- _WRITTEN TASK_
List each line below that contains the word "shorts", copying every such line in full. Match case exactly.

- _A run of records_
********
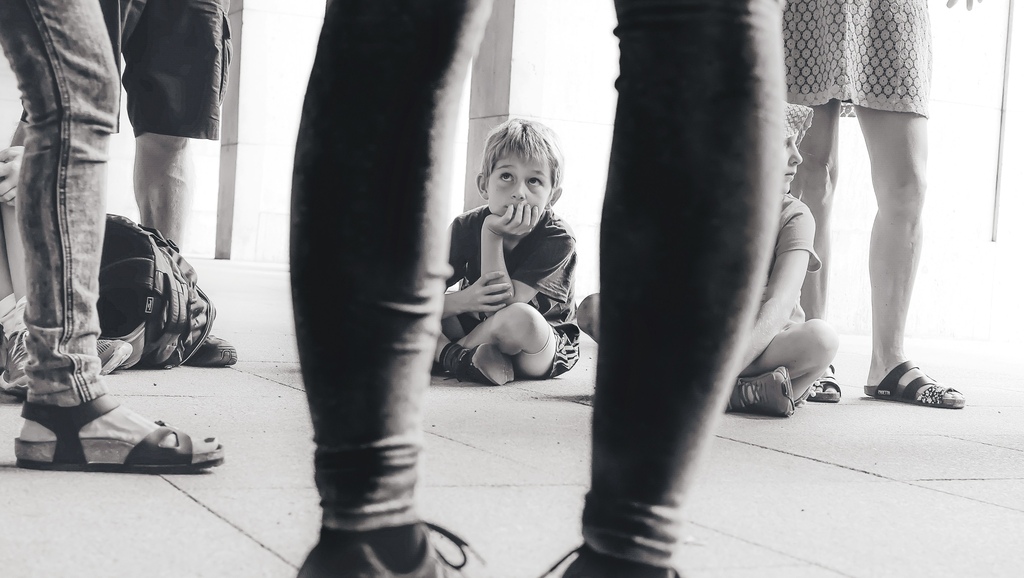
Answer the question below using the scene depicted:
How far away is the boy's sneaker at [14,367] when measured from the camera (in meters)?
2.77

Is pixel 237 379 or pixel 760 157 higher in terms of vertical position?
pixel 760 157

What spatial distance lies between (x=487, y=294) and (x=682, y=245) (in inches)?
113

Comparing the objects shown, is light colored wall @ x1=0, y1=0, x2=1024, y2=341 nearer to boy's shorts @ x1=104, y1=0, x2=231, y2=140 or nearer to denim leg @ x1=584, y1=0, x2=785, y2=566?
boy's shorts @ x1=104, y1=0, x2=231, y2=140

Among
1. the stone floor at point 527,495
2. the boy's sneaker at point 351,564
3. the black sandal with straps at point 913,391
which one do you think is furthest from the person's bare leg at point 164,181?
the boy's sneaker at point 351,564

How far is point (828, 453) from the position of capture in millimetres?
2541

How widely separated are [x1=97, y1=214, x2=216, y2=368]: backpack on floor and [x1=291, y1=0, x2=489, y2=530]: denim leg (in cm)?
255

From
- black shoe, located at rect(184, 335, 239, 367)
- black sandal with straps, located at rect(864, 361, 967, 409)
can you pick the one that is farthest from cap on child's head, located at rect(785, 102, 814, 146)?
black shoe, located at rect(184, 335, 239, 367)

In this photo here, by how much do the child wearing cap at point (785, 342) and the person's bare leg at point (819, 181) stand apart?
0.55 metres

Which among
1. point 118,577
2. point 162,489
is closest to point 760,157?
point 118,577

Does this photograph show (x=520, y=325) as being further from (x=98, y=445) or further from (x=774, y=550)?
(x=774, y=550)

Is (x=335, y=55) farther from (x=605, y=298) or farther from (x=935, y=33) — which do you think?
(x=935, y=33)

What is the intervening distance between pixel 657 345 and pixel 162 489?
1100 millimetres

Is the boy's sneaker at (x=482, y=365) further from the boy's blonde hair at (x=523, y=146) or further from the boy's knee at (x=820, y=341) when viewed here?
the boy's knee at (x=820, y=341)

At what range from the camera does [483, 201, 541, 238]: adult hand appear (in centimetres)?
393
********
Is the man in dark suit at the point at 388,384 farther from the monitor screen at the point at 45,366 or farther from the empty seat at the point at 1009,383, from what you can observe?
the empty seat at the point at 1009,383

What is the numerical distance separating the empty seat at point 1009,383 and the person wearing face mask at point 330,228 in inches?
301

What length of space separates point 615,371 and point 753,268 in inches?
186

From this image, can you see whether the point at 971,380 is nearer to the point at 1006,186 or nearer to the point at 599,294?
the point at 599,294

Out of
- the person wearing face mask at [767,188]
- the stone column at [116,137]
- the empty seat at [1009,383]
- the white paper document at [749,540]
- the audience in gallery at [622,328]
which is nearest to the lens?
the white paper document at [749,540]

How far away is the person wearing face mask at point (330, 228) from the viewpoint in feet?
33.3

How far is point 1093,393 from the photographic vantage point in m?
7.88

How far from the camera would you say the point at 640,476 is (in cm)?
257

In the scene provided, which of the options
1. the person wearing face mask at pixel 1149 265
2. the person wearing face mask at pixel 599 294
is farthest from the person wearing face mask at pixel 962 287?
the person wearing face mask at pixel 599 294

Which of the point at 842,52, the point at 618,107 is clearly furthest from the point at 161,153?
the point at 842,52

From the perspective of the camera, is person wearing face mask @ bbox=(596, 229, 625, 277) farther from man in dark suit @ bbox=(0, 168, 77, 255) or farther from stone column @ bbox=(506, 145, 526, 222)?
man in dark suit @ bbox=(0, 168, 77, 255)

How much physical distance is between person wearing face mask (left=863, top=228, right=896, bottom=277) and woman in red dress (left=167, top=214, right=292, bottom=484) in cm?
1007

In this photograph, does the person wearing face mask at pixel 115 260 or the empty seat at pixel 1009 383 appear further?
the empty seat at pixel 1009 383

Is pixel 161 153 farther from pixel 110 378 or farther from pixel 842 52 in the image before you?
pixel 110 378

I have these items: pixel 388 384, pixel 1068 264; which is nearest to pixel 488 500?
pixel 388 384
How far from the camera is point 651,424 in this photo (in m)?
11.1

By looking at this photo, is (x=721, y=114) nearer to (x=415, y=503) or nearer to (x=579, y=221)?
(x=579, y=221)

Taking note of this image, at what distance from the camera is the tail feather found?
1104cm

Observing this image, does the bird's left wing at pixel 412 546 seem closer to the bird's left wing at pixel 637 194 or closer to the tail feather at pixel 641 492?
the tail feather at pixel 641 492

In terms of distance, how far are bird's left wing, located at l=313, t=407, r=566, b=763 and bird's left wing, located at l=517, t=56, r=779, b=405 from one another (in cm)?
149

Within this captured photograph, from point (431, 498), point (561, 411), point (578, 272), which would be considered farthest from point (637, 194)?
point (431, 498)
********
- _CORRECT RESULT_
Comparing the objects shown, is light colored wall @ x1=0, y1=0, x2=1024, y2=341 nearer to boy's shorts @ x1=104, y1=0, x2=231, y2=140 or nearer to denim leg @ x1=584, y1=0, x2=785, y2=566?
boy's shorts @ x1=104, y1=0, x2=231, y2=140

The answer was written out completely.